The Annual Review of Information Science and Technology (ARIST) is an important annual publication containing review articles on many topics of relevance to library and information science, published on behalf of the American Society for Information Science and Technology (ASIST). Since volume 36 (2002), the editor of ARIST has been Professor Blaise Cronin of Indiana University, Bloomington.

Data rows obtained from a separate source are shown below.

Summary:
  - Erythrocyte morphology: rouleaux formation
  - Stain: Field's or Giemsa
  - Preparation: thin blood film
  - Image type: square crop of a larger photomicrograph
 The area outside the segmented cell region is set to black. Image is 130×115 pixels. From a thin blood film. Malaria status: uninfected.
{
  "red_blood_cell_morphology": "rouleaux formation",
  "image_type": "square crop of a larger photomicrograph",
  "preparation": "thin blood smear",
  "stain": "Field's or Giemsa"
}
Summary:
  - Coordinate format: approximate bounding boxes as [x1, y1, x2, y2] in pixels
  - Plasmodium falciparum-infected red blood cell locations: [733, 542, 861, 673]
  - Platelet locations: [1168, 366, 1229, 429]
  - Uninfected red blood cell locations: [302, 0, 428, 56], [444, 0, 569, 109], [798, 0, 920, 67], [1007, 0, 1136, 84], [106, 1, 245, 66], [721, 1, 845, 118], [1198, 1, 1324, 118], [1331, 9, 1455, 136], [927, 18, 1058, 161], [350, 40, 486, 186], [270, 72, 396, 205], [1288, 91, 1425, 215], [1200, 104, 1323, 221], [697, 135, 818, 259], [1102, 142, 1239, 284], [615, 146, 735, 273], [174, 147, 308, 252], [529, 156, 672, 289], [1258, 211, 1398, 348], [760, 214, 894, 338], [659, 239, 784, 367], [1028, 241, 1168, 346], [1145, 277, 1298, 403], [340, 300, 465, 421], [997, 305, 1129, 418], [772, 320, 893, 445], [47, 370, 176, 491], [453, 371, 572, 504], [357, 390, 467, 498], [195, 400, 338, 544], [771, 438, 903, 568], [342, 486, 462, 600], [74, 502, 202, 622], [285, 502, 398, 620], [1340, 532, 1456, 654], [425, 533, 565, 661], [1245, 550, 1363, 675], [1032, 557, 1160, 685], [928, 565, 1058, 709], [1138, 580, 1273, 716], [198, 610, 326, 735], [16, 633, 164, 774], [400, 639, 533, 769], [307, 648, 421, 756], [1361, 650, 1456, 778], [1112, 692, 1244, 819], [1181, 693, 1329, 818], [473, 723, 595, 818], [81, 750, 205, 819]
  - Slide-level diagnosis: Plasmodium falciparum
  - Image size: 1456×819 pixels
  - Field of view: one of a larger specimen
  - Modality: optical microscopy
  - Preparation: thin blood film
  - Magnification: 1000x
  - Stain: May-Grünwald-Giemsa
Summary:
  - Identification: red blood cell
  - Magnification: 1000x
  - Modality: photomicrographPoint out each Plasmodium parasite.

Professor Cronin's introduction to the 2004 volume highlighted some of the difficulties with planning a publication like ARIST, noting that it has a habit of not quite turning out as it was initially conceived [1]. Reflecting on this with a wry reference to the modern trend of 'supersizing,' Cronin's introduction to the latest bumper-sized volume notes that ARIST 39 should contain "something for just about everyone" (p. vii). Despite this, however, a neat redesign by the publishers has resulted in a volume that actually contains fewer pages than volume 38. The volume contains fourteen chapters - two more than ARIST 38 - grouped into five sections relating to information retrieval, technology and systems, social informatics, national intelligence, and theory.

Information Retrieval

The opening chapter is a review of recent developments in the use of statistical language modelling for the retrieval of written text by Xiaoyong Liu and Bruce Croft of the University of Massachusetts, Amherst. The opening pages explain why statistical language modelling techniques, historically mainly used for things like automatic speech recognition or machine translation, have now been applied in support of information retrieval. The core of the chapter commences with a rather technical introduction to language models and their uses in information retrieval followed by a discussion of the 'smoothing' strategies used to make statistical distributions more uniform. Following some comparisons with traditional probabilistic information retrieval approaches, Liu and Croft sketch out some of the main application areas where language modelling has been used, including dealing with ambiguity in queries, providing relevance feedback, and supporting distributed and cross-lingual retrieval. A final section sketches out some future research directions.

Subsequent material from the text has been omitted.